She loves her Pontiac.
When White was offered the part of Ryan Reynolds’ grandmother in 2009’s The Proposal, she turned it down because the shoot would have required several weeks away from Pontiac, her beloved golden retriever. She signed on only after the producers tightened the schedule. White, who has three stepchildren, has always loved animals. She’s chairwoman of the Greater Los Angeles Zoo Association and has volunteered for 40 years with the Morris Animal Foundation, a Denver-based group whose efforts have led to advances in the health and welfare of animals worldwide.

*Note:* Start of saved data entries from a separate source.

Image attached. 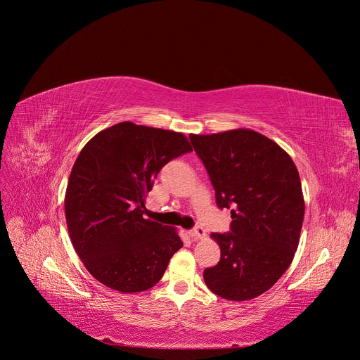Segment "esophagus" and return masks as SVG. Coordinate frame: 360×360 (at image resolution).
Instances as JSON below:
<instances>
[{
    "label": "esophagus",
    "mask_w": 360,
    "mask_h": 360,
    "mask_svg": "<svg viewBox=\"0 0 360 360\" xmlns=\"http://www.w3.org/2000/svg\"><path fill=\"white\" fill-rule=\"evenodd\" d=\"M193 236L197 238V239H204L207 236L204 228H201V226H197V228L193 231Z\"/></svg>",
    "instance_id": "34e87169"
}]
</instances>
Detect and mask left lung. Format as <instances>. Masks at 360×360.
I'll return each mask as SVG.
<instances>
[{"mask_svg":"<svg viewBox=\"0 0 360 360\" xmlns=\"http://www.w3.org/2000/svg\"><path fill=\"white\" fill-rule=\"evenodd\" d=\"M190 140L210 175L220 209L232 205V232L212 233L220 261L204 270L207 288L250 300L276 285L297 250L305 201L297 167L277 143L248 128Z\"/></svg>","mask_w":360,"mask_h":360,"instance_id":"1","label":"left lung"}]
</instances>
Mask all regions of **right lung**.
Returning <instances> with one entry per match:
<instances>
[{
	"instance_id": "add662e5",
	"label": "right lung",
	"mask_w": 360,
	"mask_h": 360,
	"mask_svg": "<svg viewBox=\"0 0 360 360\" xmlns=\"http://www.w3.org/2000/svg\"><path fill=\"white\" fill-rule=\"evenodd\" d=\"M193 151L182 132L120 122L98 132L74 162L64 198L72 247L109 289L153 288L182 248L178 229L144 219L160 169Z\"/></svg>"
}]
</instances>
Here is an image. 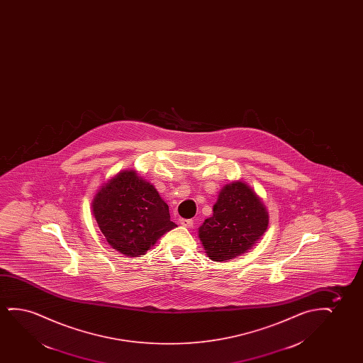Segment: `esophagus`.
Segmentation results:
<instances>
[{
	"label": "esophagus",
	"mask_w": 363,
	"mask_h": 363,
	"mask_svg": "<svg viewBox=\"0 0 363 363\" xmlns=\"http://www.w3.org/2000/svg\"><path fill=\"white\" fill-rule=\"evenodd\" d=\"M179 224L184 225L186 228H192L194 227V220L192 219H181Z\"/></svg>",
	"instance_id": "obj_1"
}]
</instances>
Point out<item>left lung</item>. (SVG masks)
<instances>
[{"instance_id":"obj_1","label":"left lung","mask_w":363,"mask_h":363,"mask_svg":"<svg viewBox=\"0 0 363 363\" xmlns=\"http://www.w3.org/2000/svg\"><path fill=\"white\" fill-rule=\"evenodd\" d=\"M268 225L263 201L249 184L233 181L220 189L212 217L199 228V238L209 259L228 262L253 248Z\"/></svg>"}]
</instances>
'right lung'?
<instances>
[{
  "label": "right lung",
  "mask_w": 363,
  "mask_h": 363,
  "mask_svg": "<svg viewBox=\"0 0 363 363\" xmlns=\"http://www.w3.org/2000/svg\"><path fill=\"white\" fill-rule=\"evenodd\" d=\"M91 213L111 248L141 257L164 233L177 227L157 189L135 169H123L91 201Z\"/></svg>",
  "instance_id": "1"
}]
</instances>
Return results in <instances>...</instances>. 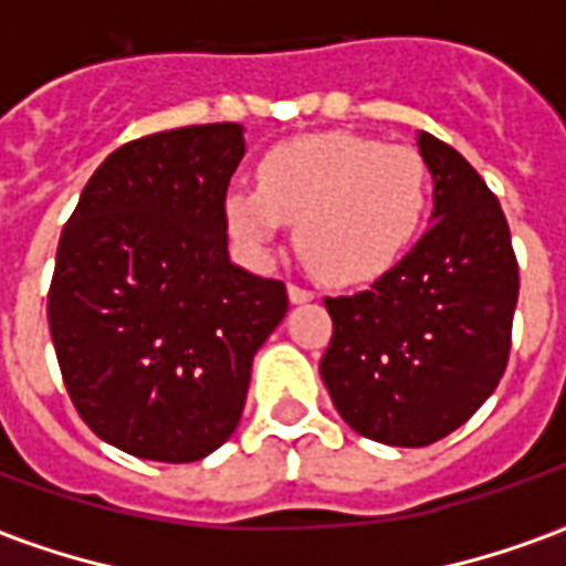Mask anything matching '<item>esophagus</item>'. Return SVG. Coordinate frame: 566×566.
Wrapping results in <instances>:
<instances>
[{"instance_id":"obj_1","label":"esophagus","mask_w":566,"mask_h":566,"mask_svg":"<svg viewBox=\"0 0 566 566\" xmlns=\"http://www.w3.org/2000/svg\"><path fill=\"white\" fill-rule=\"evenodd\" d=\"M287 296H291V303H308V300H315V291L300 287V284H287Z\"/></svg>"}]
</instances>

You can call her DOCTOR White.
In 2007, Western University of Health Sciences in Pomona, Calif., made her an honorary doctor of humane veterinary sciences. “You see her on TV, but what surprised me was how brilliant she was. She tracks issues as well as anyone,” says Dr. Patricia Olson, Morris Animal Foundation president and CEO.
Nobody drives Miss Betty.
Ask White if she still drives and she replies, “Of course!” She owns a silver Cadillac nicknamed Seagull. “I love Cadillac and name them after birds.” Her previous ride, the pale-yellow Canary, was preceded by the green Parakeet.
She’s a pinup girl.
Move over, Bettie Page. In 2011, walls across America will showcase 12 months of White—strutting with a boom box, lounging with shirtless menservants, and more. And following in the footsteps of Sienna Miller and the Olsen twins, White has recently unveiled a line of T-shirts and sweatshirts. “I wanted them to feature dogs and cats, but the designers insisted on putting my face on the front,” she says in mock astonishment. A portion of the money from the calendar and from the Betty White Collection will benefit the Morris Animal Foundation.
She believes everyone should have the right to say “I do.”

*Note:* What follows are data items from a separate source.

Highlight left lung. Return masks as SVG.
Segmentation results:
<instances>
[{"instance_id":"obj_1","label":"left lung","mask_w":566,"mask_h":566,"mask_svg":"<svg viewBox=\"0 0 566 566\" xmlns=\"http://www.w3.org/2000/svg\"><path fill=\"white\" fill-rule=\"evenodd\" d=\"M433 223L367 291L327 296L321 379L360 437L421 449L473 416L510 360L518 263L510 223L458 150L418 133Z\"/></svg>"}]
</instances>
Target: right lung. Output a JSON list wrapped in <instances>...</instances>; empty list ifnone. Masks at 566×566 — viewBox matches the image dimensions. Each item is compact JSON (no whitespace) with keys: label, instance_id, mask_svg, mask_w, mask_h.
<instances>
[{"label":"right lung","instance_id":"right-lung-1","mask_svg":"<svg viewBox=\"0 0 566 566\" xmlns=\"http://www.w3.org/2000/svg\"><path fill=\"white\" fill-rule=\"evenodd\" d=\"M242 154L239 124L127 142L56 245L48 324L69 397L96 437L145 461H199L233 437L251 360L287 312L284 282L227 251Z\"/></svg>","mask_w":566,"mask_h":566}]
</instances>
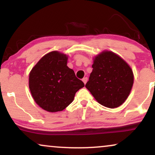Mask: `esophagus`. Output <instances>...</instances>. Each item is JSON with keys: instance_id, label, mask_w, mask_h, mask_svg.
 <instances>
[{"instance_id": "esophagus-1", "label": "esophagus", "mask_w": 155, "mask_h": 155, "mask_svg": "<svg viewBox=\"0 0 155 155\" xmlns=\"http://www.w3.org/2000/svg\"><path fill=\"white\" fill-rule=\"evenodd\" d=\"M87 78H84L83 79H82V81H83V82L84 84L87 83Z\"/></svg>"}]
</instances>
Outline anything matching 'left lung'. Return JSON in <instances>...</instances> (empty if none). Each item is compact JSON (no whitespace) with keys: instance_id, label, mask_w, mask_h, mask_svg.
Here are the masks:
<instances>
[{"instance_id":"left-lung-1","label":"left lung","mask_w":155,"mask_h":155,"mask_svg":"<svg viewBox=\"0 0 155 155\" xmlns=\"http://www.w3.org/2000/svg\"><path fill=\"white\" fill-rule=\"evenodd\" d=\"M92 68L85 87L94 99L111 109L124 104L134 80L128 63L117 54L105 51L95 57Z\"/></svg>"}]
</instances>
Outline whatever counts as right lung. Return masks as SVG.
<instances>
[{
	"instance_id": "right-lung-1",
	"label": "right lung",
	"mask_w": 155,
	"mask_h": 155,
	"mask_svg": "<svg viewBox=\"0 0 155 155\" xmlns=\"http://www.w3.org/2000/svg\"><path fill=\"white\" fill-rule=\"evenodd\" d=\"M68 56L51 51L31 69L29 87L35 102L48 112L61 111L73 102L75 93L84 86L67 66Z\"/></svg>"
}]
</instances>
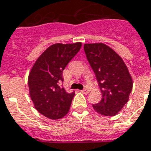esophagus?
I'll list each match as a JSON object with an SVG mask.
<instances>
[{
  "instance_id": "obj_1",
  "label": "esophagus",
  "mask_w": 151,
  "mask_h": 151,
  "mask_svg": "<svg viewBox=\"0 0 151 151\" xmlns=\"http://www.w3.org/2000/svg\"><path fill=\"white\" fill-rule=\"evenodd\" d=\"M82 93H84V94H86V95H87L89 92H90V90H89L88 88H85L84 90H82Z\"/></svg>"
}]
</instances>
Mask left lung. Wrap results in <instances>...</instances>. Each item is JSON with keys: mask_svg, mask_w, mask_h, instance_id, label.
I'll list each match as a JSON object with an SVG mask.
<instances>
[{"mask_svg": "<svg viewBox=\"0 0 151 151\" xmlns=\"http://www.w3.org/2000/svg\"><path fill=\"white\" fill-rule=\"evenodd\" d=\"M86 56L95 72L102 99L93 105L106 116H116L129 101L133 80L122 58L104 43H85Z\"/></svg>", "mask_w": 151, "mask_h": 151, "instance_id": "1", "label": "left lung"}]
</instances>
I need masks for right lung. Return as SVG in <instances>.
I'll return each mask as SVG.
<instances>
[{"label": "right lung", "mask_w": 151, "mask_h": 151, "mask_svg": "<svg viewBox=\"0 0 151 151\" xmlns=\"http://www.w3.org/2000/svg\"><path fill=\"white\" fill-rule=\"evenodd\" d=\"M82 43H55L36 60L28 77L29 93L35 109L51 120L68 113L74 92L68 93L60 86L62 73L75 56Z\"/></svg>", "instance_id": "right-lung-1"}]
</instances>
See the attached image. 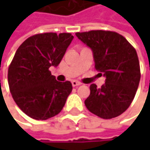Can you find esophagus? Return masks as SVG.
Returning a JSON list of instances; mask_svg holds the SVG:
<instances>
[{
	"label": "esophagus",
	"instance_id": "obj_1",
	"mask_svg": "<svg viewBox=\"0 0 150 150\" xmlns=\"http://www.w3.org/2000/svg\"><path fill=\"white\" fill-rule=\"evenodd\" d=\"M81 85V82L77 81H72V86L73 87H77V86H80Z\"/></svg>",
	"mask_w": 150,
	"mask_h": 150
}]
</instances>
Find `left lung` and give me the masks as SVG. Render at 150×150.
<instances>
[{"label":"left lung","mask_w":150,"mask_h":150,"mask_svg":"<svg viewBox=\"0 0 150 150\" xmlns=\"http://www.w3.org/2000/svg\"><path fill=\"white\" fill-rule=\"evenodd\" d=\"M75 35L92 49L95 68L106 77L100 88L90 85V95L85 100L87 108L103 119L122 115L131 104L141 78L135 47L113 31L91 30Z\"/></svg>","instance_id":"8db88e82"}]
</instances>
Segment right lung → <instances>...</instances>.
<instances>
[{
	"instance_id": "add662e5",
	"label": "right lung",
	"mask_w": 150,
	"mask_h": 150,
	"mask_svg": "<svg viewBox=\"0 0 150 150\" xmlns=\"http://www.w3.org/2000/svg\"><path fill=\"white\" fill-rule=\"evenodd\" d=\"M73 38L69 33L38 34L16 50L8 67V86L15 103L29 117L47 120L64 107L72 84L56 81L49 68L59 65Z\"/></svg>"
}]
</instances>
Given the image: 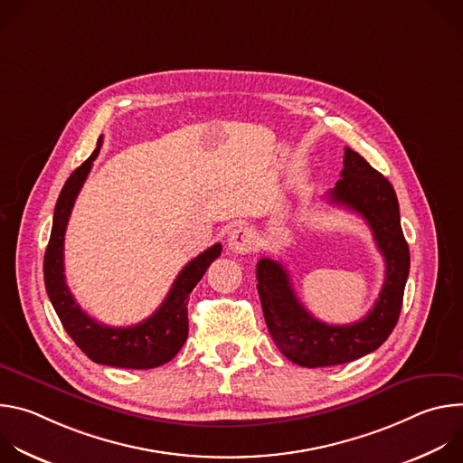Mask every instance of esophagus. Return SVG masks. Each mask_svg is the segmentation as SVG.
<instances>
[{
    "label": "esophagus",
    "mask_w": 463,
    "mask_h": 463,
    "mask_svg": "<svg viewBox=\"0 0 463 463\" xmlns=\"http://www.w3.org/2000/svg\"><path fill=\"white\" fill-rule=\"evenodd\" d=\"M227 245L232 252L236 254H247L250 250H254L256 247V236L254 232L249 229V227H236L229 232V238H227Z\"/></svg>",
    "instance_id": "1"
}]
</instances>
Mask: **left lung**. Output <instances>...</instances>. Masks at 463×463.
<instances>
[{"label": "left lung", "mask_w": 463, "mask_h": 463, "mask_svg": "<svg viewBox=\"0 0 463 463\" xmlns=\"http://www.w3.org/2000/svg\"><path fill=\"white\" fill-rule=\"evenodd\" d=\"M327 202L364 218L386 271L379 298L368 315L354 324L335 326L315 318L300 304L280 261H258L256 288L271 339L291 363L306 368L350 363L377 350L398 324L411 269L393 186L352 148H345V168L337 184L327 192Z\"/></svg>", "instance_id": "8db88e82"}]
</instances>
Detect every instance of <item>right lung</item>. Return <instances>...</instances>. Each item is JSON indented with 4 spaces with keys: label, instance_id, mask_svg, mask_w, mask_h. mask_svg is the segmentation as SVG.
<instances>
[{
    "label": "right lung",
    "instance_id": "right-lung-1",
    "mask_svg": "<svg viewBox=\"0 0 463 463\" xmlns=\"http://www.w3.org/2000/svg\"><path fill=\"white\" fill-rule=\"evenodd\" d=\"M102 146L99 137L95 152L65 181L52 216L51 238L43 256V280L49 300L68 335L93 361L115 368L148 370L174 359L188 335V295L222 254V243H214L190 260L177 275L170 293L157 311L146 320L111 327L90 317L73 298L63 277V236L77 195Z\"/></svg>",
    "mask_w": 463,
    "mask_h": 463
}]
</instances>
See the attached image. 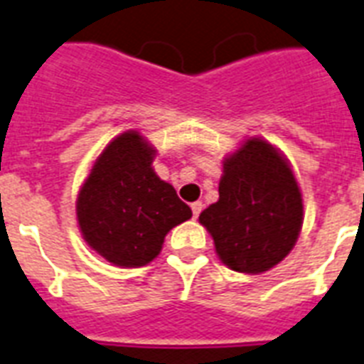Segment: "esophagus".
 I'll return each mask as SVG.
<instances>
[{
    "label": "esophagus",
    "instance_id": "esophagus-1",
    "mask_svg": "<svg viewBox=\"0 0 364 364\" xmlns=\"http://www.w3.org/2000/svg\"><path fill=\"white\" fill-rule=\"evenodd\" d=\"M191 210H193V218H198V214H200V210H203V203H193L191 204Z\"/></svg>",
    "mask_w": 364,
    "mask_h": 364
}]
</instances>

White’s status as a gay icon dates to the mid-80’s popularity of The Golden Girls. “Gays love old ladies,” she says of the phenomenon, which saw fans from West Hollywood to New York City turn on their TVs between 9 and 9:30 on Saturday nights to watch the exploits of Rose & Co. “I don’t care who anybody sleeps with. If a couple has been together all that time—and there are gay relationships that are more solid than some heterosexual ones—I think it’s fine if they want to get married. I don’t know how people can get so anti-something. Mind your own business, take care of your affairs, and don’t worry about other people so much.”
She plays to win…
Once a month or so, White and “family”—pals like Frasier’s Millicent Martin (who played Jane Leeves’ mother) and Password creator Bob Stewart—get together for poker night. “It’s a heavy game,” White says. “You can lose as much as five dollars!” When she was a guest on Late Night With Jimmy Fallon in 2009 and again in May, Fallon challenged her to beer pong. “I explained that you try to throw ping-pong balls into the other person’s beer cup,” he said. “If you get the ball in, your opponent drinks. She said, ‘I’m in!’” and nailed her first toss. “Betty plays the cute factor,” Fallon says, “then goes for the jugular.” He rallied—“I wasn’t going down without a fight”—and eventually won.
…But she can take a hit.
If you didn’t see this year’s Snickers Super Bowl commercial—where White and Abe Vigoda get slammed in a football game—consider this: Golden Girls writer Marc Cherry (who went on to create Desperate Housewives) recalls that on his first day on the job, his writing partner jokingly threw a piece of bologna at him in the cafeteria. “I ducked, and Betty happened to be behind me,” he remembers. “It hit her in the face. Without missing a beat, she peeled it off, shook it at us, and said, ‘Don’t you know I’m a star? I’m a goddamn star!’ and then she laughed. That’s the thing about Betty—she gets the joke.”